There is a word that Luke uses in the Greek original that is easily missed in translation. Verse 41 says the disciples "believed not for joy." It is one of the most quietly beautiful phrases in the New Testament. Their disbelief was not the disbelief of cynicism or hardness. It was the disbelief of people who wanted so desperately for this to be true that they could not quite let themselves believe it was. They were incredulous with joy. They were held back not by indifference but by the sheer enormousness of what stood before them.

Many of us live in a version of that room. We have heard the accounts. We carry some flicker of faith, some hope that it is all true. And yet there are moments — in grief, in illness, in the ordinary grinding monotony of life — when we find ourselves thinking: surely not. Surely this cannot really be true. Surely death has the last word. And into those moments, today's gospel speaks with a kind of stubborn, embodied insistence: Look at His hands. Look at His feet. He is not a ghost. He is here.

The practical invitation of this gospel is not complicated, even if it is costly. We are called, as those first disciples were, to be witnesses. Not commentators from a distance, not theorists of resurrection, but witnesses — people whose lives bear the marks of having encountered the Risen Lord. That means letting Easter change the way we speak to the people in our households, the way we approach our suffering, the way we forgive and seek forgiveness. It means allowing the opened Scriptures to do their work in us, slowly, daily, as we return to them in prayer.

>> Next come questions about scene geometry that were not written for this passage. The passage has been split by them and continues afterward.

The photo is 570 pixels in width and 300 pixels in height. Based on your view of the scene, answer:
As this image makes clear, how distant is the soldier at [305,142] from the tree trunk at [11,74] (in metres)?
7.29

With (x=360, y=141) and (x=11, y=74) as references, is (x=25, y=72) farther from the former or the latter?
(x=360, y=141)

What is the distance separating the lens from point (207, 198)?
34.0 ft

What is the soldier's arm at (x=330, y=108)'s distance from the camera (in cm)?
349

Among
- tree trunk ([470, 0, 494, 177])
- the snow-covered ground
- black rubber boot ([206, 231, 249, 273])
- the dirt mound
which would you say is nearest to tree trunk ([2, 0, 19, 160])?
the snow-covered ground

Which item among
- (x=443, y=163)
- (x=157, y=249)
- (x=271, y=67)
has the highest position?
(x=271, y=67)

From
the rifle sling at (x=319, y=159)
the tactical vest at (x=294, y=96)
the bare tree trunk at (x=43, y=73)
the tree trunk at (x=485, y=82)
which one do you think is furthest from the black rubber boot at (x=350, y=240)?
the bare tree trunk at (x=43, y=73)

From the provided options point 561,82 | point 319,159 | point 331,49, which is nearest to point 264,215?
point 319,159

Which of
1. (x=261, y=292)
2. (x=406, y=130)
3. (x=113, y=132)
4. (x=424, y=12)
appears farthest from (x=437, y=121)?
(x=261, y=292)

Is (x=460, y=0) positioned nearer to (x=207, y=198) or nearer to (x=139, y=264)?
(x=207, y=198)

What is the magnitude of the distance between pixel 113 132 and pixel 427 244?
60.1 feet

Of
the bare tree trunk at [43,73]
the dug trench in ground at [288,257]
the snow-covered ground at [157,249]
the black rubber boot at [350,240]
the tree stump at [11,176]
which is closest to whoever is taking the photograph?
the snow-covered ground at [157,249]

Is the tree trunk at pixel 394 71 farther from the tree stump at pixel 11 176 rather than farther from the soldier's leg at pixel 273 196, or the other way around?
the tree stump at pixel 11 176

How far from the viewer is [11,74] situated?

And it means, above all, receiving the peace He offers. "Peace be to you." Not the peace the world gives — not the absence of conflict or the management of anxiety — but the peace that passes understanding, the peace that Christ offers from the other side of death, a peace that has already conquered the worst thing that can happen to us.

He stands in the room. He is not a ghost. And He is saying the same thing to us that He said to them.